I climb onto the couch beside him on the right side, careful of the left where the broken ribs are wrapped beneath his shirt. His arm comes around my shoulders and I settle against his chest with my ear over his heartbeat.
"I love you." The words come out against his chest, muffled by his shirt.
Amos goes still beneath me, his steady pulse stuttering for two beats before settling back.
"I know I said it before, but I wasn’t… all here." I press my palm flat against his chest. "This is the version where I looked at everything you've done and everything you've failed at. I chose you anyway."
"Niah..." His arm tightens around my shoulders.
"I was scared that saying it made it real. Real things get taken away. My mother took my childhood and my trust and my ability to recognize when someone loved me. I was terrified that if I said it with my whole chest, someone would come along and rip it out."
"No one is going to rip it out." His voice is rough. "Not while I'm breathing."
"You almost weren't breathing." I lift my head to look at him. "You stepped in front of Richard's fists to protect me and the baby. I sat in that hospital room and realized I'd rather say it and lose you than never say it at all."
His eyes are wet behind his glasses. His hand comes up and cups my face.
"I love you, Amos." I say it aimed at his face this time. "I love your spreadsheets and your folic acid updates. I love that you took a beating for me and then told Dominic to call the lawyer."

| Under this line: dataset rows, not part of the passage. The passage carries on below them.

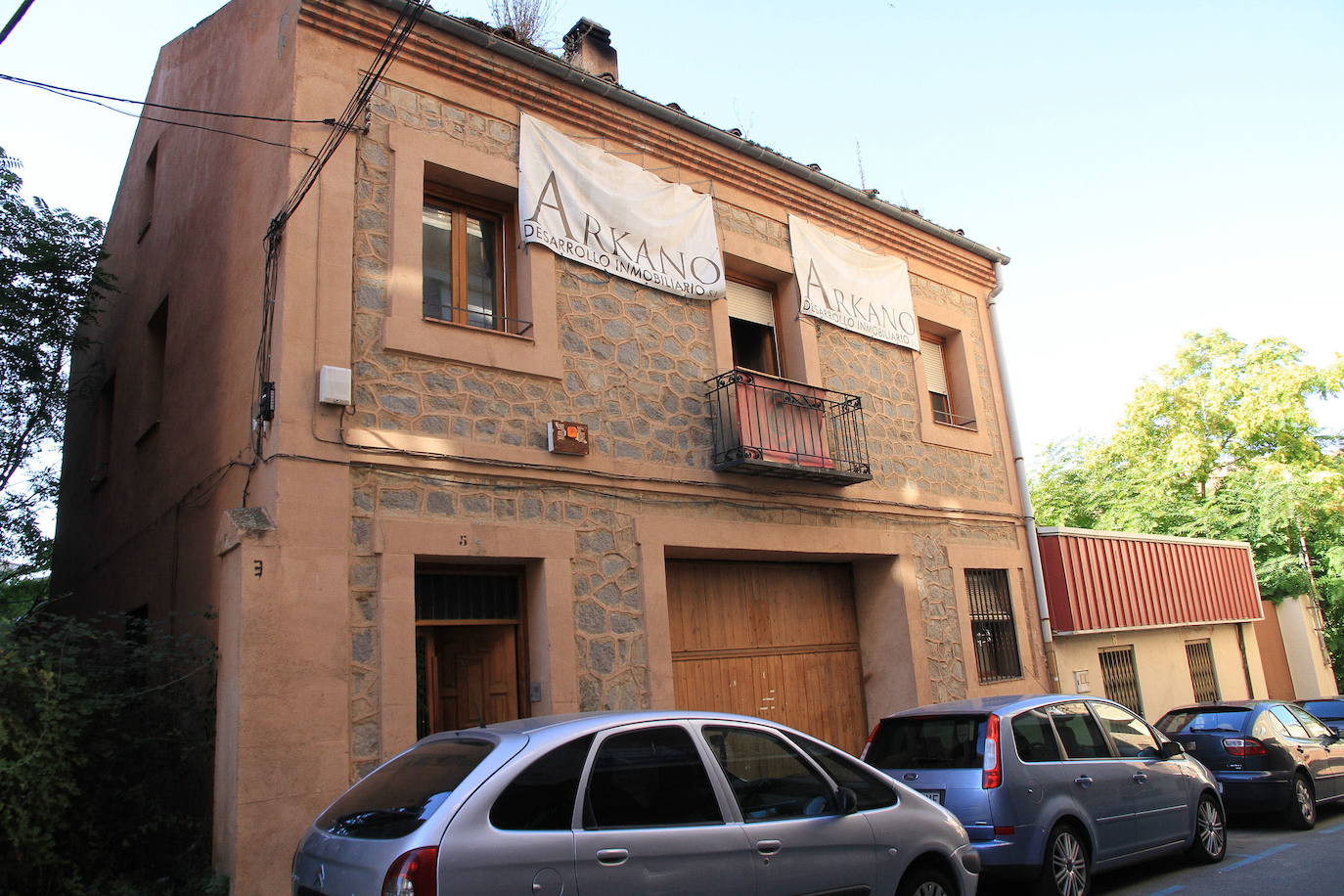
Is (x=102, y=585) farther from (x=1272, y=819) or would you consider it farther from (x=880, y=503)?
(x=1272, y=819)

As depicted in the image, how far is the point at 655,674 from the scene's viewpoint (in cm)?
856

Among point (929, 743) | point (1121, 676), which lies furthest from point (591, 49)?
point (1121, 676)

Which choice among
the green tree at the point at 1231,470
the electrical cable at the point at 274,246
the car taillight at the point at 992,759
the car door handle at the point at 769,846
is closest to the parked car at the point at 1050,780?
the car taillight at the point at 992,759

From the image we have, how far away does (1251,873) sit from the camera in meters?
7.66

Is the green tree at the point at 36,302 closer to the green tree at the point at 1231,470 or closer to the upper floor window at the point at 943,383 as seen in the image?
the upper floor window at the point at 943,383

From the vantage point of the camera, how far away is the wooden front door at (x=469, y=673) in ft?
25.6

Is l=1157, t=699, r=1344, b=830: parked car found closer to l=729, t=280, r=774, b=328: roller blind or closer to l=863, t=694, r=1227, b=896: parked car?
l=863, t=694, r=1227, b=896: parked car

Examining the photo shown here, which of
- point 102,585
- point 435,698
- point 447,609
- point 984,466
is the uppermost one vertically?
point 984,466

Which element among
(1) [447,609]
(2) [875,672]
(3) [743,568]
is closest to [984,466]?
(2) [875,672]

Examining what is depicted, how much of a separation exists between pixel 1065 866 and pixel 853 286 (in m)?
7.39

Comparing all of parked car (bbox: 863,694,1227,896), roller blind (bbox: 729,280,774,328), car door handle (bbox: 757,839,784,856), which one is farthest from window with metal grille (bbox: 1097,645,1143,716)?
car door handle (bbox: 757,839,784,856)

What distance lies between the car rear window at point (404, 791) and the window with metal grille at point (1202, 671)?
15253 millimetres

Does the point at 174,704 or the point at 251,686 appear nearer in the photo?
the point at 251,686

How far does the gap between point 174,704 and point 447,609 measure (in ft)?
6.84
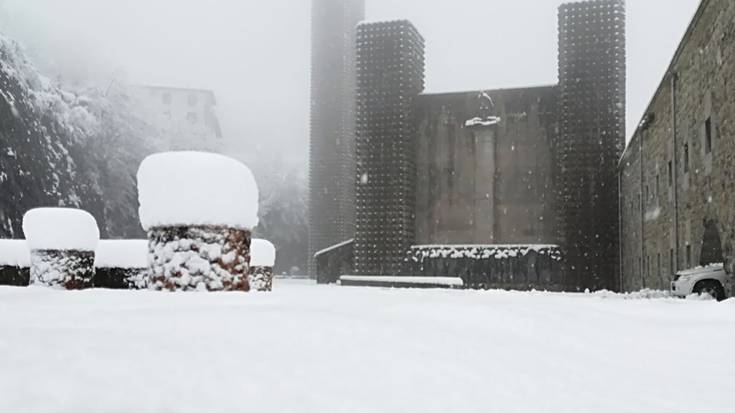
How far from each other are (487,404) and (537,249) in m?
25.6

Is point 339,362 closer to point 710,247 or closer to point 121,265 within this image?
point 121,265

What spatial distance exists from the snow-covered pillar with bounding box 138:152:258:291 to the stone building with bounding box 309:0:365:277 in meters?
37.5

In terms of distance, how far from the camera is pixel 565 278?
27.3 metres

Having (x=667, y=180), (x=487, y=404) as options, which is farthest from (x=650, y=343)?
(x=667, y=180)


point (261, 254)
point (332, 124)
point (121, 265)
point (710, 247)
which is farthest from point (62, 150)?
point (710, 247)

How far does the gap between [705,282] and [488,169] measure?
15.8 metres

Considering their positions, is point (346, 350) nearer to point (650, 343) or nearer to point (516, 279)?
point (650, 343)

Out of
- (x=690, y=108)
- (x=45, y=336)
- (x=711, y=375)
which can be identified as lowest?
(x=711, y=375)

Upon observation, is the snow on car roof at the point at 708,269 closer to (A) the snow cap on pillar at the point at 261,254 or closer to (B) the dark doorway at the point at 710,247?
(B) the dark doorway at the point at 710,247

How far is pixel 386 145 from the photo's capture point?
99.2ft

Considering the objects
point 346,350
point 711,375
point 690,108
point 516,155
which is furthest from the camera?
point 516,155

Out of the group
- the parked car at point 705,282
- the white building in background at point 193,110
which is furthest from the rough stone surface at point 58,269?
the white building in background at point 193,110

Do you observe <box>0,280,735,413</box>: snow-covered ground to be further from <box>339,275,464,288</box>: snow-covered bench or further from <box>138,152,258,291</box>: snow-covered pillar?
<box>339,275,464,288</box>: snow-covered bench

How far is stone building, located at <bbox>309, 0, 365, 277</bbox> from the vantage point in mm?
45281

"Noted." His voice cracks on the word. "I love you too, Niah. That hasn't changed since the garden."
I catch movement in the doorway. Dominic is leaning against the frame with a dish towel in his hand. He's been standing there long enough.
I look at him across the room.
"I love both of you. I think I have since the garden, but nobody ever taught me the word for this." Dominic's hand tightens on the dish towel. "But you're still going to have to make up for using me for the rest of your lives, probably."
Dominic crosses the room and kneels beside the couch. He sets the dish towel on the carpet and his hand finds the back of my neck. His forehead presses against mine and I can feel his breath on my mouth.
"I can live with that." He says it against my mouth.